И как это у нас вышло, что вдвоем съели весь кулеш? Какой позор!
— Вы нас простите, дедусик… — еле выдавил я из себя.
Оксана лепетала:
— Простите, простите…
— За что? — вроде бы даже удивился дедусь.
— За кулеш, мы его весь съели…
— Ну чего уж там! — махнул дедусь рукой. — Не печальтесь, я себе еще сварю. Это вы меня простите: испортил я вам такую вкусную вечерю — кулеш ведь меду не ровня.
«Неужели дедусь серьезно так считает?» — удивился я.
Пристально вгляделся в его глаза: знал, какой дедусь хитрец и шутник. Заметив в них лукавые искорки, понял: он просто подтрунивает над нами.

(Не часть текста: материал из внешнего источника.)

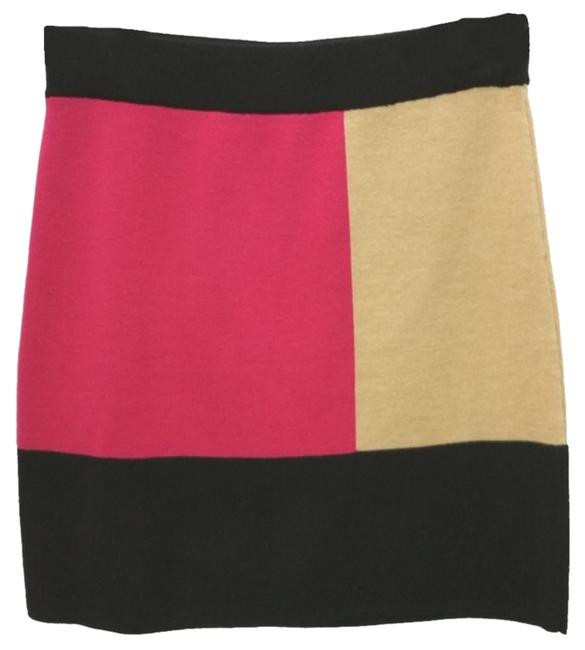 Preload https://img-static.tradesy.com/item/10445659/ann-taylor-loft-elastic-waistband-colorblock-knit-pencil-knee-length-skirt-size-2-xs-26-0-1-650-650.jpg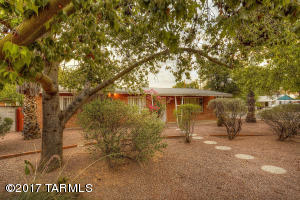 3625 E Seneca Street, Tucson, AZ 85716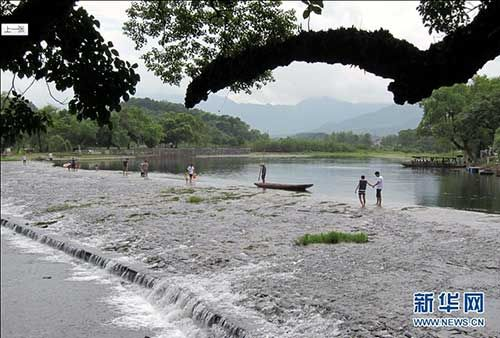 千年古灵渠,游客慕名来 来源:新华网
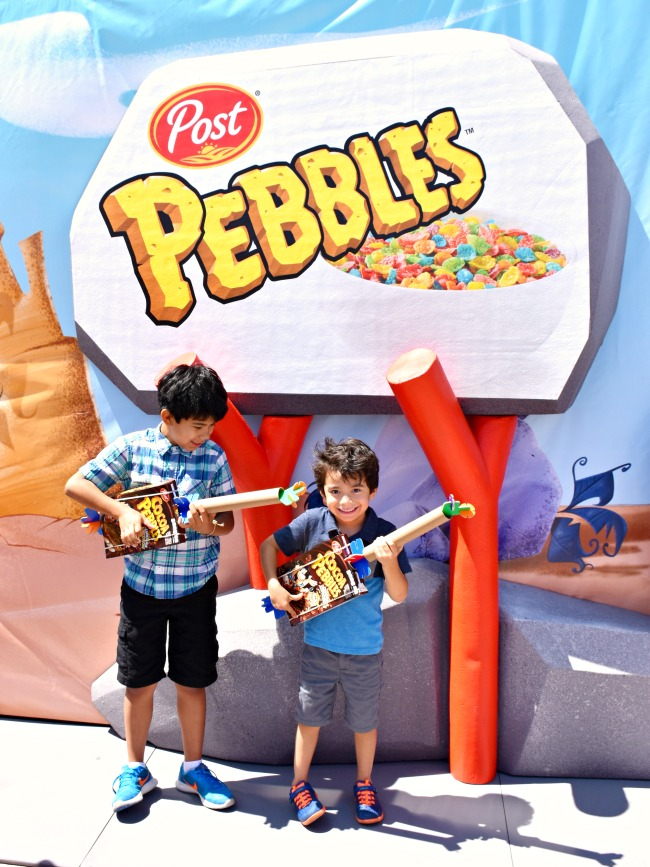 Kids playing at the Pebbles Play Tour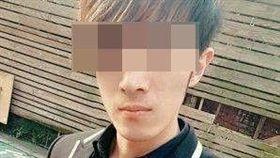 陳男長相斯文清秀,高大挺拔,在網路自稱「柬埔寨周湯豪」。(圖/翻攝畫面)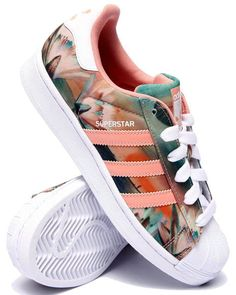 premium selection ae6d2 f97ca Original Adidas Superstar Sneaker Throwback Superstar sneakers from adidas  Originals in full-grain leather with cotton laces and rubber shell toes for  ...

Еще бы не подтрунивать: так неосторожно и глупо мы повели себя сегодня. Неловко мне стало и вместе с тем смешно.
Дедусь тоже заметил, что я обо всем догадался, и не стал больше прикидываться. Весело рассмеялся и сказал:
— Ничего, теперь будете знать, что нельзя все время лишь сладеньким питаться. В жизни надо всего отведать: и медку, и черного хлеба…
Прощание
с Калиновкой всякий раз навевает на меня легкую грусть.
Заканчивается август, заканчиваются мои школьные каникулы, заканчивался папин и мамин отпуск. Пришла пора возвращаться домой, в Киев.
В день отъезда — а это было воскресенье — провожать нас пришло много родственников, и среди них, конечно же, Тарас, Юрко, Петро и Василь.
Тетки принесли нам множество всевозможных гостинцев. Кто банку варенья или повидла, кто мешочек сушеных фруктов или грибов, кто узелок грецких или лесных орехов. Тетя же Мария, мама Петра, Василя и Оли, принесла «на дорогу» зажаренного индюка и десятка три вареных яиц, точно мы собирались невесть в какую дальнюю дорогу.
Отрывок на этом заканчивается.